Associate Platform Reliability Engineer
jefferies
Job Description
Key Responsibilities
- Collaborate with a high-performing global team to maintain plant stability across middle-office and operations applications.
- Lead incident triage, root cause analysis, and communication, with a strong focus on problem management.
- Partner with regional teams to drive technical and functional initiatives.
- Identify and eliminate manual support tasks through automation; develop tools for deployment, management, and service visibility.
- Design and implement robust monitoring and alerting systems using platforms like AppD and OpenTelemetry.

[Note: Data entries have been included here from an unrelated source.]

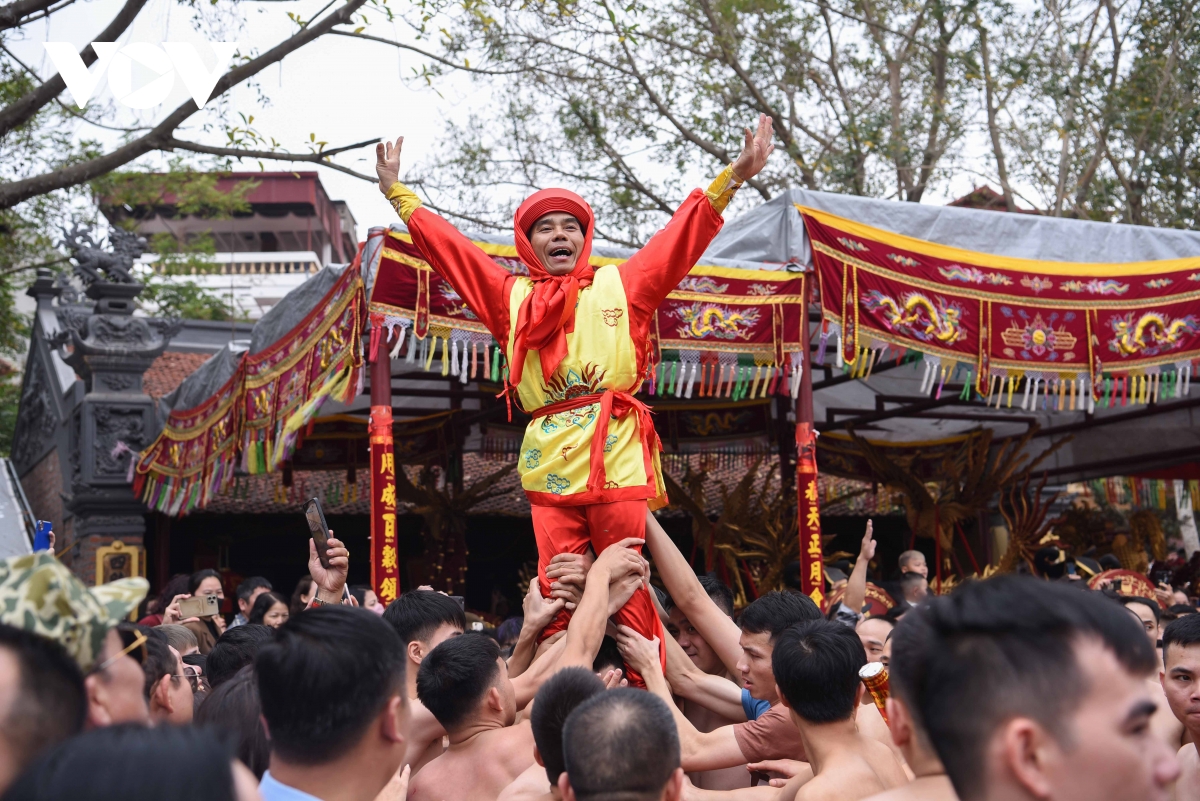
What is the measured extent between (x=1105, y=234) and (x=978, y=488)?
3.61 metres

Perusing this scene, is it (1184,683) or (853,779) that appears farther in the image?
(1184,683)

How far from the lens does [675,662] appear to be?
12.6 ft

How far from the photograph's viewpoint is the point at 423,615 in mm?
Answer: 3863

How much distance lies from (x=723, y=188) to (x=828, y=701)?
5.59ft

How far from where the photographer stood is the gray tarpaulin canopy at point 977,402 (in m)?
7.22

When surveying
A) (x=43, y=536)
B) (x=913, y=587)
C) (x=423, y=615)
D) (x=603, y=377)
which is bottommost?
(x=913, y=587)

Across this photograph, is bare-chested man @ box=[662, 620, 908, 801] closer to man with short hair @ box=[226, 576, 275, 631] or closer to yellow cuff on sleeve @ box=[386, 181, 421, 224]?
yellow cuff on sleeve @ box=[386, 181, 421, 224]

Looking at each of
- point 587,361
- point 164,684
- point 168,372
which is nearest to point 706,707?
point 587,361

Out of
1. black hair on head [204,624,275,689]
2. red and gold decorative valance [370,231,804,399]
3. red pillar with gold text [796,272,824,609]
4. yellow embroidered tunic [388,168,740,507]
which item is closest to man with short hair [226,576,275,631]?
red and gold decorative valance [370,231,804,399]

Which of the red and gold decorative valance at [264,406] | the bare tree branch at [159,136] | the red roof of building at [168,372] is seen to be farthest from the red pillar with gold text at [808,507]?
the red roof of building at [168,372]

- Work closely with engineering teams to support system architecture, schema design, and performance tuning.
- Troubleshoot issues across the full technology stack.
Qualifications
- Bachelor’s degree in Computer Science, Engineering, or a related field.
- Minimum 3 years of experience in programming with Python, Go, C/C++, or C#.
- Strong foundation in computing fundamentals—data structures, algorithms, and software design.
- Experience in application design, maintenance, and support.
- Solid understanding of SRE principles and practices.
- Proficiency in Linux/Unix and Windows Server environments.
- Hands-on experience with scripting, databases, and troubleshooting application/data access issues.
- Self-driven with a strong sense of ownership and commitment to quality.
- Excellent communication skills, able to engage both technical and business stakeholders.
- Familiarity with open-source platforms such as Redis, MongoDB, Kafka, and Elasticsearch.
- Experience configuring observability stacks (Grafana, Prometheus, Jaeger, Loki).
- Exposure to DevOps tools and technologies including Git, Jenkins, Ansible.